Input for this task:
- - - - -
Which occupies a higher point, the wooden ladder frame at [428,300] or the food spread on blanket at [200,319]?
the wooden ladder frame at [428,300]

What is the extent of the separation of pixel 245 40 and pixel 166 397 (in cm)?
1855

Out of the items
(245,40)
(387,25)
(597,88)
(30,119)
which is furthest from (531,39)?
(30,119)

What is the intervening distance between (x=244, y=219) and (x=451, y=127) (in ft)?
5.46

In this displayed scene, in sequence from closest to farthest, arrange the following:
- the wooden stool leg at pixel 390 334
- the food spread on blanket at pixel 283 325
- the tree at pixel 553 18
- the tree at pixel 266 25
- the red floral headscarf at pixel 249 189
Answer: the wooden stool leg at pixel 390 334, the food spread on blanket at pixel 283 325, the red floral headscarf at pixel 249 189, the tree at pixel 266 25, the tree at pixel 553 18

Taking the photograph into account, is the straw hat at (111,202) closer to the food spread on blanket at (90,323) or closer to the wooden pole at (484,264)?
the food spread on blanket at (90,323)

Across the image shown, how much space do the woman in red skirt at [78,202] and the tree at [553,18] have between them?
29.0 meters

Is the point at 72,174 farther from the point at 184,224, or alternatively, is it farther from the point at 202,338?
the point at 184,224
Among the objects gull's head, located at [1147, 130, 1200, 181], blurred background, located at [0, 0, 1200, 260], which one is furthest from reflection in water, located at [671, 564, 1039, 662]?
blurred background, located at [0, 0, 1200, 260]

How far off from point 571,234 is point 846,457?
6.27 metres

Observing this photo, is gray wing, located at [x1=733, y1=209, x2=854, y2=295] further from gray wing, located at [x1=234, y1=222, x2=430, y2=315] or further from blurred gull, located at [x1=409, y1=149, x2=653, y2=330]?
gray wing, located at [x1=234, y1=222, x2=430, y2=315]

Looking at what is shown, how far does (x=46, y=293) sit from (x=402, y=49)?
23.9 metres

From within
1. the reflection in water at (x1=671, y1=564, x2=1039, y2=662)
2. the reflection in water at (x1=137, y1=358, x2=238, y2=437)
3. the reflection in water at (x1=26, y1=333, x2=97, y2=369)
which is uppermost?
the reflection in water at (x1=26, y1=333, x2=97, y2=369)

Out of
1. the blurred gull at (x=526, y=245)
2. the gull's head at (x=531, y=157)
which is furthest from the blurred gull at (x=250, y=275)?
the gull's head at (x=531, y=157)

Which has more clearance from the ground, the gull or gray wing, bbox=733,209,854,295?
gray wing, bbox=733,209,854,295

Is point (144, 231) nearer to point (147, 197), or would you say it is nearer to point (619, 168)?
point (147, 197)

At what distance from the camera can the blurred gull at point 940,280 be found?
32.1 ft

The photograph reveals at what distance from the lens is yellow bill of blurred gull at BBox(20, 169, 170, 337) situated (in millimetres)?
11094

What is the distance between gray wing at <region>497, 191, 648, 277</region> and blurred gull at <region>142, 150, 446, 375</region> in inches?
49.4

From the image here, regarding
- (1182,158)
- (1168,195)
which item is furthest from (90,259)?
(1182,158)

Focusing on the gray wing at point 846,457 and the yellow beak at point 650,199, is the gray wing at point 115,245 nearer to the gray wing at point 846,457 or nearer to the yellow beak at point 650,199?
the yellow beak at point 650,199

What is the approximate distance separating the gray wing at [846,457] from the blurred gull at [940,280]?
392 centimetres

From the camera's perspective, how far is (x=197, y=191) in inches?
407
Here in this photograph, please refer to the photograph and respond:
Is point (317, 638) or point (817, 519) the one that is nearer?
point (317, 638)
- - - - -
Short exercise: Convert the records above into a JSON list of strings, one string per line, leaving out blank lines.

Solution:
[
  "Which occupies a higher point, the wooden ladder frame at [428,300] or the food spread on blanket at [200,319]?",
  "the wooden ladder frame at [428,300]",
  "What is the extent of the separation of pixel 245 40 and pixel 166 397 (in cm)?",
  "1855",
  "Out of the items",
  "(245,40)",
  "(387,25)",
  "(597,88)",
  "(30,119)",
  "which is furthest from (531,39)?",
  "(30,119)",
  "What is the intervening distance between (x=244, y=219) and (x=451, y=127) (in ft)?",
  "5.46",
  "In this displayed scene, in sequence from closest to farthest, arrange the following:",
  "- the wooden stool leg at pixel 390 334",
  "- the food spread on blanket at pixel 283 325",
  "- the tree at pixel 553 18",
  "- the tree at pixel 266 25",
  "- the red floral headscarf at pixel 249 189",
  "Answer: the wooden stool leg at pixel 390 334, the food spread on blanket at pixel 283 325, the red floral headscarf at pixel 249 189, the tree at pixel 266 25, the tree at pixel 553 18",
  "Taking the photograph into account, is the straw hat at (111,202) closer to the food spread on blanket at (90,323) or closer to the wooden pole at (484,264)?",
  "the food spread on blanket at (90,323)",
  "Across the image shown, how much space do the woman in red skirt at [78,202] and the tree at [553,18] have between them?",
  "29.0 meters",
  "Is the point at 72,174 farther from the point at 184,224, or alternatively, is it farther from the point at 202,338?",
  "the point at 184,224",
  "Among the objects gull's head, located at [1147, 130, 1200, 181], blurred background, located at [0, 0, 1200, 260], which one is furthest from reflection in water, located at [671, 564, 1039, 662]?",
  "blurred background, located at [0, 0, 1200, 260]",
  "How far off from point 571,234 is point 846,457?",
  "6.27 metres",
  "Observing this photo, is gray wing, located at [x1=733, y1=209, x2=854, y2=295] further from gray wing, located at [x1=234, y1=222, x2=430, y2=315] or further from blurred gull, located at [x1=409, y1=149, x2=653, y2=330]?",
  "gray wing, located at [x1=234, y1=222, x2=430, y2=315]",
  "Looking at what is shown, how far does (x=46, y=293) sit from (x=402, y=49)?",
  "23.9 metres",
  "From within",
  "1. the reflection in water at (x1=671, y1=564, x2=1039, y2=662)",
  "2. the reflection in water at (x1=137, y1=358, x2=238, y2=437)",
  "3. the reflection in water at (x1=26, y1=333, x2=97, y2=369)",
  "which is uppermost?",
  "the reflection in water at (x1=26, y1=333, x2=97, y2=369)",
  "Out of",
  "1. the blurred gull at (x=526, y=245)",
  "2. the gull's head at (x=531, y=157)",
  "which is furthest from the blurred gull at (x=250, y=275)?",
  "the gull's head at (x=531, y=157)",
  "Which has more clearance from the ground, the gull or gray wing, bbox=733,209,854,295?",
  "gray wing, bbox=733,209,854,295",
  "Is point (144, 231) nearer to point (147, 197), or would you say it is nearer to point (619, 168)?",
  "point (147, 197)",
  "At what distance from the camera can the blurred gull at point 940,280 be found?",
  "32.1 ft",
  "The photograph reveals at what distance from the lens is yellow bill of blurred gull at BBox(20, 169, 170, 337) situated (in millimetres)?",
  "11094",
  "What is the distance between gray wing at <region>497, 191, 648, 277</region> and blurred gull at <region>142, 150, 446, 375</region> in inches?",
  "49.4",
  "From the image here, regarding",
  "- (1182,158)",
  "- (1168,195)",
  "which item is furthest from (90,259)?",
  "(1182,158)",
  "Focusing on the gray wing at point 846,457 and the yellow beak at point 650,199, is the gray wing at point 115,245 nearer to the gray wing at point 846,457 or nearer to the yellow beak at point 650,199?",
  "the yellow beak at point 650,199",
  "What is the approximate distance separating the gray wing at [846,457] from the blurred gull at [940,280]?",
  "392 centimetres",
  "From the camera's perspective, how far is (x=197, y=191) in inches?",
  "407",
  "Here in this photograph, please refer to the photograph and respond:",
  "Is point (317, 638) or point (817, 519) the one that is nearer?",
  "point (317, 638)"
]